Malina nickte ihn spitzbübisch an. „Ich weiß ja nicht wie lange wir hier noch mit diesen Vermessungen zubringen werden. Eigentlich sollten wir zügiger vorankommen, aber gewisse Vorkommnisse- sie schaute ihn bedeutungsvoll an- hindern uns immer wieder.“ Sie gab Phejanka ein Zeichen und gemeinsam machte man sich auf den Weg zurück. Die Abenddämmerung brachte einige Tiere zutage denen die Hitze des Tages zu sehr zusetzte. Auch das Zirpen, dass sich inzwischen überall zwischen den Gräsern und dem Gesträuch erhob passte zu der aufgeräumten Stimmung in der die beiden zurück kehrten. „Ich weiß nicht, wie es mit meiner freien Zeit bestellt ist, wenn der Landvogt erst wieder im Lager ist. Schließlich ist es meine Aufgabe das Lager und die Leute zu befehligen, um ihn zu entlasten.“ Sie lächelte ihn bedauernd an und zuckte kurz mit den Schultern, da sie ratlos war. Das war hier schließlich kein Ausflug und sie sozusagen ständig im Dienst. „Ich werdä jedenfalls nicht wait weck sain.“ Die Aussicht, Malina wieder zu sehen, beflügelte den jungen Mann, zumal das Angebot – und als ein solches nahm er es wahr – erneut einen Nachmittag zu verbringen, diesmal von der Hauptfrau ausging. A’urel lächelte Malina nochmal zu, bevor er sein Roß langsam zum nahe gelegenen Lager der Nebachoten lenkte.

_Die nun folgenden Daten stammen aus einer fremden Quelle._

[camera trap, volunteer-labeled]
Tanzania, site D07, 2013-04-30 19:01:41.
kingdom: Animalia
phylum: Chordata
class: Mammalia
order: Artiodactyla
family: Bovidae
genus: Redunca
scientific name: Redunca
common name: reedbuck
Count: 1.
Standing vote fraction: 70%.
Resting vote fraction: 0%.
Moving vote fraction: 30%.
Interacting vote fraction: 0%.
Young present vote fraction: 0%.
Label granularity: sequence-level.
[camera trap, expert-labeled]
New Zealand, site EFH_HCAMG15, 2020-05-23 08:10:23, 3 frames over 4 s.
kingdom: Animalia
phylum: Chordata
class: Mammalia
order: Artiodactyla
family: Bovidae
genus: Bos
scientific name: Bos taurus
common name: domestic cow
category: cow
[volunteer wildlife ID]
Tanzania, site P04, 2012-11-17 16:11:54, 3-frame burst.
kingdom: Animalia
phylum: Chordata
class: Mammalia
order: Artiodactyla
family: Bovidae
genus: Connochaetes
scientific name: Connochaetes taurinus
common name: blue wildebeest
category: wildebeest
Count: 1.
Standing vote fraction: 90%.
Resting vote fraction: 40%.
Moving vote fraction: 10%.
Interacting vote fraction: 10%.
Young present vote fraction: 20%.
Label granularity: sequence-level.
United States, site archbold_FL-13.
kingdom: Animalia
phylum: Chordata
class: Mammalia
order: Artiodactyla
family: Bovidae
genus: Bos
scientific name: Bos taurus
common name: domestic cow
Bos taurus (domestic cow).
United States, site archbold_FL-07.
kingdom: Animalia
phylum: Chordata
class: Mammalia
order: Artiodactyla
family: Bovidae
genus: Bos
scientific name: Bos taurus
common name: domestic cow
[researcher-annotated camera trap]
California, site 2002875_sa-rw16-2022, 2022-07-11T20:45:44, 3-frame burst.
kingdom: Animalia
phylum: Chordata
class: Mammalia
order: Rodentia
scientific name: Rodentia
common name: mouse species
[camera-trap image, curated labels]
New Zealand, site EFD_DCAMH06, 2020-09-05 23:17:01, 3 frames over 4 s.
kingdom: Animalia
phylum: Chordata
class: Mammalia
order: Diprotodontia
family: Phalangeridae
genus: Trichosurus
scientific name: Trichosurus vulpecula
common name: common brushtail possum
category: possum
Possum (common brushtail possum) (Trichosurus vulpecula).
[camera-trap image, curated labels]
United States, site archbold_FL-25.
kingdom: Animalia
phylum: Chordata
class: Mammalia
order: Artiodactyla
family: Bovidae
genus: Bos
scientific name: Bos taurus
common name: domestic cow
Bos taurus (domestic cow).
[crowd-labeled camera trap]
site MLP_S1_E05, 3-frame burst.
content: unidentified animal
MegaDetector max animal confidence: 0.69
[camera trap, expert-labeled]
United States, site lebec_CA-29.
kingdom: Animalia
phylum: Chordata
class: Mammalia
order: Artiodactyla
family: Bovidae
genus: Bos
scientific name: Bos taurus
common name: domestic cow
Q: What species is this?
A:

Turam erwartete A’urel. Aufgebracht fuhr der ältere Krieger den Sohn Eslams an. „Wuo warst Du? Dain Brudär hattä Dir aine Aufgabä gegebän?“ Es war ersichtlich, dass bei allem Spaß den A’urel mit seiner Pferdevorführung am Mittag gebracht hatte der Anführer der kleinen nebachotischen Gruppe nicht damit einverstanden ist, dass A’urel so lange weg war. „Ich werdä mainem Vatär berichtän.“ Antwortete A’urel nur kurz und trieb sein Pferd an, das sich daraufhin von Turam, der in das Geschirr des Pferdes gegriffen hatte losriss und davon preschte.



A’urel dachte nicht daran zu Eslam zu reiten. Er war spitz wie selten und mußte einfach seinen Überdruck den er unterhalb seines Gürtels spürte loswerden. So ritt er geradewegs zu Celina. Die junge Frau lebte alleine nahe der Stadt Brendiltal und hatte schon mehrmals mit dem jungen Baronet das Lager geteilt. Als er an ihrem kleinen Haus ankam und schon zu ihrem Fenster hinaufklettern wollte, hielt er dennoch inne. Bisher hatte es ihm nichts ausgemacht von einer Frau zur nächsten zu reiten, schließlich war er genug Mann, als dass es Vergeudung wäre alles für eine aufzusparen. Doch diesmal hielt den jungen Nebachoten etwas zurück. Er wußte nicht was es war, wußte auch nicht wie er es beschreiben sollte, noch wußte er ob er das Gefühl gut war. Er wußte nur, dass er mit diesem Gefühl jetzt nicht durch das Fenster da oben und ins Celinas Bett steigen konnte. Verwirrt gab er Korisane, seiner Stute die Sporen und ritt nach Hause. Er brauchte jetzt jemanden, dem er seine Gedanken anvertrauen konnte.